Anatomy of Unlearning: The Dual Impact of Fact Salience and Model Fine-Tuning
Borisiuk Anna, Andrey Savchenko, Alexander Panchenko, Elena Tutubalina

TL;DR
This paper investigates how Large Language Models respond to unlearning different types of knowledge, introducing DUET benchmark and revealing distinct behaviors between pretrained and fine-tuned models.
Contribution
It introduces DUET, a comprehensive benchmark for evaluating unlearning, and highlights the differing responses of pretrained and fine-tuned models to unlearning procedures.
Findings
Fine-tuning on forget data improves stability and retention.
Pretrained models are more prone to instability and catastrophic forgetting.

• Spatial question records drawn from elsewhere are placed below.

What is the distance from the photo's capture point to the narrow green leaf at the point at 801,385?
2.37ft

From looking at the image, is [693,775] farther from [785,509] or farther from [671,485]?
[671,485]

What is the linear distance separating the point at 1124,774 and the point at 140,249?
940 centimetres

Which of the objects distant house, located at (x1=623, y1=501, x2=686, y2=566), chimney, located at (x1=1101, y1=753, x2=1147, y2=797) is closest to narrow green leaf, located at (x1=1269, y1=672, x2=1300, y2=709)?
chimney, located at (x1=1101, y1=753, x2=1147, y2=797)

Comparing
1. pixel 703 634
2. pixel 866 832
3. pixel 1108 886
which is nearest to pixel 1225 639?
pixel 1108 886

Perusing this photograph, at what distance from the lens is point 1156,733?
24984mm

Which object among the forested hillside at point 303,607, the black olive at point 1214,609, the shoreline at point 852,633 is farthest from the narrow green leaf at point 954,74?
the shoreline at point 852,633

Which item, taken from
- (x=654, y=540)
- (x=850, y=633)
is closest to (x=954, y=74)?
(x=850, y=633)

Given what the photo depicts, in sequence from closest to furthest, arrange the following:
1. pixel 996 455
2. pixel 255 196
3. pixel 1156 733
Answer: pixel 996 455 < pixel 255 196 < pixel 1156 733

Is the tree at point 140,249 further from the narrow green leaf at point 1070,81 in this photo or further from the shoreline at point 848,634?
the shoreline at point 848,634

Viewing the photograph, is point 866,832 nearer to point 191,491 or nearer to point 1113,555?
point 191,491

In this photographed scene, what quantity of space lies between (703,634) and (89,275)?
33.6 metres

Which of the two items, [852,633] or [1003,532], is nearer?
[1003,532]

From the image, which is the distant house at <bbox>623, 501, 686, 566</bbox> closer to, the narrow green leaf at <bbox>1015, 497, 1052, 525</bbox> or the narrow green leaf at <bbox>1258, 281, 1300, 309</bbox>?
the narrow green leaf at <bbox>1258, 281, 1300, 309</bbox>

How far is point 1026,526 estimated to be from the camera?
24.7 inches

SFT step yields 10-50% higher retention of knowledge.
Abstract
Machine Unlearning (MU) enables Large Language Models (LLMs) to remove unsafe or outdated information. However, existing work assumes that all facts are equally forgettable and largely ignores whether the forgotten knowledge originates from pretraining or supervised fine-tuning (SFT). In this paper, we introduce DUET (Dual Unlearning Evaluation across Training Stages), a benchmark of 28.6k Wikidata-derived triplets annotated with fact popularity using Wikipedia link counts and LLM-based salience scores. Our experiments show that pretrained and SFT models respond differently to unlearning. An SFT step on the forget data yields smoother forgetting, more stable tuning, and 10-50% higher retention, while direct unlearning on pretrained models remains unstable and prone to relearning or catastrophic forgetting.